---------- ENTRIES PROVIDED

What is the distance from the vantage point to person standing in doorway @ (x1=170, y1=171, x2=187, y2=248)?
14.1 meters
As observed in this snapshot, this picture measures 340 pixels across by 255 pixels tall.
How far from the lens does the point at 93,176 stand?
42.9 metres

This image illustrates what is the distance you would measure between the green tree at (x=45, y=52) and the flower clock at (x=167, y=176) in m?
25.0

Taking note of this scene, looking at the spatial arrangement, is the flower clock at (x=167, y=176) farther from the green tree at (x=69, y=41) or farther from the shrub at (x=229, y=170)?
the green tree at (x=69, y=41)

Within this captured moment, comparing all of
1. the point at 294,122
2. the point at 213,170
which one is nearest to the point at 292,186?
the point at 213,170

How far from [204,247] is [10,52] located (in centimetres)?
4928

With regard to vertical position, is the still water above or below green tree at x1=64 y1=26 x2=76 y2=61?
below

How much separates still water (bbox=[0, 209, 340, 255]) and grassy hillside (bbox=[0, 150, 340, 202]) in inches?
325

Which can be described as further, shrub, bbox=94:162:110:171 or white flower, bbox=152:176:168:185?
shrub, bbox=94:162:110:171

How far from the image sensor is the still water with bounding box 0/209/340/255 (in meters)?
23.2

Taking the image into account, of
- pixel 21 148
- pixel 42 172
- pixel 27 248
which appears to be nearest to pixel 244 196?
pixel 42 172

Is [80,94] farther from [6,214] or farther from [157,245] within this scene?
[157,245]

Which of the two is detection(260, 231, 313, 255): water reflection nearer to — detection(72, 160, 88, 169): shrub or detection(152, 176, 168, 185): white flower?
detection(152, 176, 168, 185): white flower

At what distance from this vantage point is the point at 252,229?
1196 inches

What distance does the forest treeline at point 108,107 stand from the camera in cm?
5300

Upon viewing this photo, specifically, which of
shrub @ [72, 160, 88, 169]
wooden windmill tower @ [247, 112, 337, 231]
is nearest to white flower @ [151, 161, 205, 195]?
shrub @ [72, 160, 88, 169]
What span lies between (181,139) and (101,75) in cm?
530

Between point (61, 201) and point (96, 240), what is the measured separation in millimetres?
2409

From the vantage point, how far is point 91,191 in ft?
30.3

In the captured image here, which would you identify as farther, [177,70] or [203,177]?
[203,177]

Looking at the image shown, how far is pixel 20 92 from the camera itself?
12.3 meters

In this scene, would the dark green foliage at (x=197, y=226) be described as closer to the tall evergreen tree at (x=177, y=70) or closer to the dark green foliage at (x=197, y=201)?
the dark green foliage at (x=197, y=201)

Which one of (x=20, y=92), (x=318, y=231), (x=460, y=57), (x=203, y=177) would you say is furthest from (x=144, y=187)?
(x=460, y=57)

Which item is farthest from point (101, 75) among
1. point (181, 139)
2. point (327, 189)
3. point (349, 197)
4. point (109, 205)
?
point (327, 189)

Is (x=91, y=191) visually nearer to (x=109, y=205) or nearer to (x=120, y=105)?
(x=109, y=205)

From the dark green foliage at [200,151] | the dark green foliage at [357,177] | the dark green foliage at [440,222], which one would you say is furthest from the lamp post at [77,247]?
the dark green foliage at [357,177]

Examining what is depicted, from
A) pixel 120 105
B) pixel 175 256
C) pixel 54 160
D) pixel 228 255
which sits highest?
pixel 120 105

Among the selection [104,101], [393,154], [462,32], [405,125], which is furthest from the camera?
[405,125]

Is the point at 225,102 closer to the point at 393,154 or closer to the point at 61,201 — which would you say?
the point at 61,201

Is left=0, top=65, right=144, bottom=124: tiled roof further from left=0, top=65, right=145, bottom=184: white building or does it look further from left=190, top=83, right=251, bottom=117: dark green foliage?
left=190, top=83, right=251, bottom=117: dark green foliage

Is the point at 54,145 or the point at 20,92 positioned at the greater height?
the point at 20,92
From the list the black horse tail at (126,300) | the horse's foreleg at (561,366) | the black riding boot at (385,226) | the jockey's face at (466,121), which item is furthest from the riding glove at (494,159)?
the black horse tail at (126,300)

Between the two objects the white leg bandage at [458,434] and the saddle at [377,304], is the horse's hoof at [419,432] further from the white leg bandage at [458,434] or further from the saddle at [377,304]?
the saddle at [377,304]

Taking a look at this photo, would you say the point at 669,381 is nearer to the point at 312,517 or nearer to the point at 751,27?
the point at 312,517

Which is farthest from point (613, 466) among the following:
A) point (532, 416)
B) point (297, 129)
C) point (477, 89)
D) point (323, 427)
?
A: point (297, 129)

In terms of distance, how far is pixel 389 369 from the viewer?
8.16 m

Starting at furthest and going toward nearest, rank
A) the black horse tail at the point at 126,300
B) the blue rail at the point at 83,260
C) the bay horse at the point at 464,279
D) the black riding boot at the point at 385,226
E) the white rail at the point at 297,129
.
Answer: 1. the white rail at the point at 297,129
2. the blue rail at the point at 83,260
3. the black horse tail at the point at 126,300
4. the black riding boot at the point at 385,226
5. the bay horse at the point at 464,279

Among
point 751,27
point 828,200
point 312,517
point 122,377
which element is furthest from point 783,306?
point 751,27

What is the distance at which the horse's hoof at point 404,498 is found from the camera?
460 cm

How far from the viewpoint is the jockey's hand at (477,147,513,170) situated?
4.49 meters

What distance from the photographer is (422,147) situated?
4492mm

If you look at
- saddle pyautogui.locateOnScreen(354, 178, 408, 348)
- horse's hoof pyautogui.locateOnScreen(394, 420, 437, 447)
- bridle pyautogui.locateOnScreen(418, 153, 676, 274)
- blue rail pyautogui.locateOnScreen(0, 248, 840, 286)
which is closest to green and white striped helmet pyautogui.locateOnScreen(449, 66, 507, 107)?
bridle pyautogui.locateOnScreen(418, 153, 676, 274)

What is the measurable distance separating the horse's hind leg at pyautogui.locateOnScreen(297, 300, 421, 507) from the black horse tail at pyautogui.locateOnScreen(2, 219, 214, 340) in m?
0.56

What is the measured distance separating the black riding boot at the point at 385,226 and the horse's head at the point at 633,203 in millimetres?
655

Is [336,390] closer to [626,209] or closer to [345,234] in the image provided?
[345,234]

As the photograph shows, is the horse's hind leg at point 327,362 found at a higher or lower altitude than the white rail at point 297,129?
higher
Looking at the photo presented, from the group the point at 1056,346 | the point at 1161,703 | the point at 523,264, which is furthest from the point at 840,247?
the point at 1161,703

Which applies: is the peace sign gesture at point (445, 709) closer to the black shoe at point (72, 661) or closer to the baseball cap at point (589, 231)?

--------------------

OBJECTIVE: Switch "still water" to "calm water" throughout the rows above and give them again with nothing else changed.

ANSWER FOR THE TASK:
What is the distance from the vantage point to person standing in doorway @ (x1=170, y1=171, x2=187, y2=248)?
14.1 meters
As observed in this snapshot, this picture measures 340 pixels across by 255 pixels tall.
How far from the lens does the point at 93,176 stand?
42.9 metres

This image illustrates what is the distance you would measure between the green tree at (x=45, y=52) and the flower clock at (x=167, y=176) in m?
25.0

Taking note of this scene, looking at the spatial arrangement, is the flower clock at (x=167, y=176) farther from the green tree at (x=69, y=41) or farther from the shrub at (x=229, y=170)?
the green tree at (x=69, y=41)

Within this captured moment, comparing all of
1. the point at 294,122
2. the point at 213,170
which one is nearest to the point at 292,186?
the point at 213,170

How far from [204,247] is [10,52] located (in centimetres)?
4928

With regard to vertical position, is the calm water above or below green tree at x1=64 y1=26 x2=76 y2=61?
below

How much separates calm water (bbox=[0, 209, 340, 255]) and grassy hillside (bbox=[0, 150, 340, 202]) in inches?
325

Which can be described as further, shrub, bbox=94:162:110:171 or white flower, bbox=152:176:168:185?
shrub, bbox=94:162:110:171

How far from the image sensor is the calm water with bounding box 0/209/340/255 (in meters)?
23.2

Taking the image into account, of
- pixel 21 148
- pixel 42 172
- pixel 27 248
which appears to be nearest to pixel 244 196?
pixel 42 172

Is [80,94] farther from [6,214] or farther from [157,245] within this scene?
[157,245]

Which of the two is detection(260, 231, 313, 255): water reflection nearer to — detection(72, 160, 88, 169): shrub or detection(152, 176, 168, 185): white flower?
detection(152, 176, 168, 185): white flower

At what distance from this vantage point is the point at 252,229?
1196 inches

What distance does the forest treeline at point 108,107 stand from the camera in cm?
5300

Upon viewing this photo, specifically, which of
shrub @ [72, 160, 88, 169]
wooden windmill tower @ [247, 112, 337, 231]
is nearest to white flower @ [151, 161, 205, 195]?
shrub @ [72, 160, 88, 169]
What span lies between (181,139) and (101,75) in cm?
530

Between point (61, 201) and point (96, 240), what is the measured separation in millimetres?
2409

From the vantage point, how far is point 91,191 in ft?
30.3

In the captured image here, which would you identify as farther, [177,70] or [203,177]?
[203,177]

Looking at the image shown, how far is pixel 20 92 from the camera itself?
12.3 meters

In this scene, would the dark green foliage at (x=197, y=226) be described as closer to the tall evergreen tree at (x=177, y=70) or closer to the dark green foliage at (x=197, y=201)?
the dark green foliage at (x=197, y=201)

Which one of (x=20, y=92), (x=318, y=231), (x=460, y=57), (x=203, y=177) would you say is furthest from (x=144, y=187)?
(x=460, y=57)

Which item is farthest from point (101, 75) among
1. point (181, 139)
2. point (327, 189)
3. point (349, 197)
4. point (109, 205)
?
point (327, 189)

Is (x=91, y=191) visually nearer to (x=109, y=205) or nearer to (x=120, y=105)?
(x=109, y=205)

From the dark green foliage at [200,151] | the dark green foliage at [357,177] | the dark green foliage at [440,222], which one would you say is furthest from the lamp post at [77,247]?
the dark green foliage at [357,177]

Examining what is depicted, from
A) pixel 120 105
B) pixel 175 256
C) pixel 54 160
D) pixel 228 255
which sits highest?
pixel 120 105

Among the selection [104,101], [393,154], [462,32], [405,125], which is furthest from the camera?
[405,125]

Is the point at 225,102 closer to the point at 393,154 or closer to the point at 61,201 — which would you say?
the point at 61,201

Is left=0, top=65, right=144, bottom=124: tiled roof further from left=0, top=65, right=145, bottom=184: white building or does it look further from left=190, top=83, right=251, bottom=117: dark green foliage?
left=190, top=83, right=251, bottom=117: dark green foliage

Is the point at 54,145 or the point at 20,92 positioned at the greater height?
the point at 20,92
From the list the black horse tail at (126,300) | the horse's foreleg at (561,366) | the black riding boot at (385,226) | the jockey's face at (466,121), which item is furthest from the riding glove at (494,159)?
the black horse tail at (126,300)

Between the two objects the white leg bandage at [458,434] and the saddle at [377,304], is the horse's hoof at [419,432] further from the white leg bandage at [458,434] or further from the saddle at [377,304]?
the saddle at [377,304]

Taking a look at this photo, would you say the point at 669,381 is nearer to the point at 312,517 or nearer to the point at 751,27?
the point at 312,517

Which is farthest from point (613, 466) among the following:
A) point (532, 416)
B) point (297, 129)
C) point (477, 89)
D) point (323, 427)
?
A: point (297, 129)

In terms of distance, how far is pixel 389 369 from the viewer?
8.16 m

Starting at furthest and going toward nearest, rank
A) the black horse tail at the point at 126,300
B) the blue rail at the point at 83,260
C) the bay horse at the point at 464,279
D) the black riding boot at the point at 385,226
E) the white rail at the point at 297,129
.
Answer: 1. the white rail at the point at 297,129
2. the blue rail at the point at 83,260
3. the black horse tail at the point at 126,300
4. the black riding boot at the point at 385,226
5. the bay horse at the point at 464,279

Among
point 751,27
point 828,200
point 312,517
point 122,377
which element is furthest from point 783,306?
point 751,27

What is the distance at which the horse's hoof at point 404,498 is found from the camera?
460 cm

How far from the viewpoint is the jockey's hand at (477,147,513,170) situated?
4.49 meters

What distance from the photographer is (422,147) situated?
4492mm

If you look at
- saddle pyautogui.locateOnScreen(354, 178, 408, 348)
- horse's hoof pyautogui.locateOnScreen(394, 420, 437, 447)
- bridle pyautogui.locateOnScreen(418, 153, 676, 274)
- blue rail pyautogui.locateOnScreen(0, 248, 840, 286)
which is closest to green and white striped helmet pyautogui.locateOnScreen(449, 66, 507, 107)?
bridle pyautogui.locateOnScreen(418, 153, 676, 274)

What is the measurable distance separating the horse's hind leg at pyautogui.locateOnScreen(297, 300, 421, 507) from the black horse tail at pyautogui.locateOnScreen(2, 219, 214, 340) in m?
0.56

What is the measured distance separating the black riding boot at the point at 385,226 and the horse's head at the point at 633,203 in millimetres?
655

Is [336,390] closer to [626,209] or closer to [345,234] in the image provided?
[345,234]

As the photograph shows, is the horse's hind leg at point 327,362 found at a higher or lower altitude than the white rail at point 297,129?
higher
Looking at the photo presented, from the group the point at 1056,346 | the point at 1161,703 | the point at 523,264, which is furthest from the point at 840,247?
the point at 1161,703

Which applies: is the peace sign gesture at point (445, 709) closer to the black shoe at point (72, 661) or closer to the baseball cap at point (589, 231)?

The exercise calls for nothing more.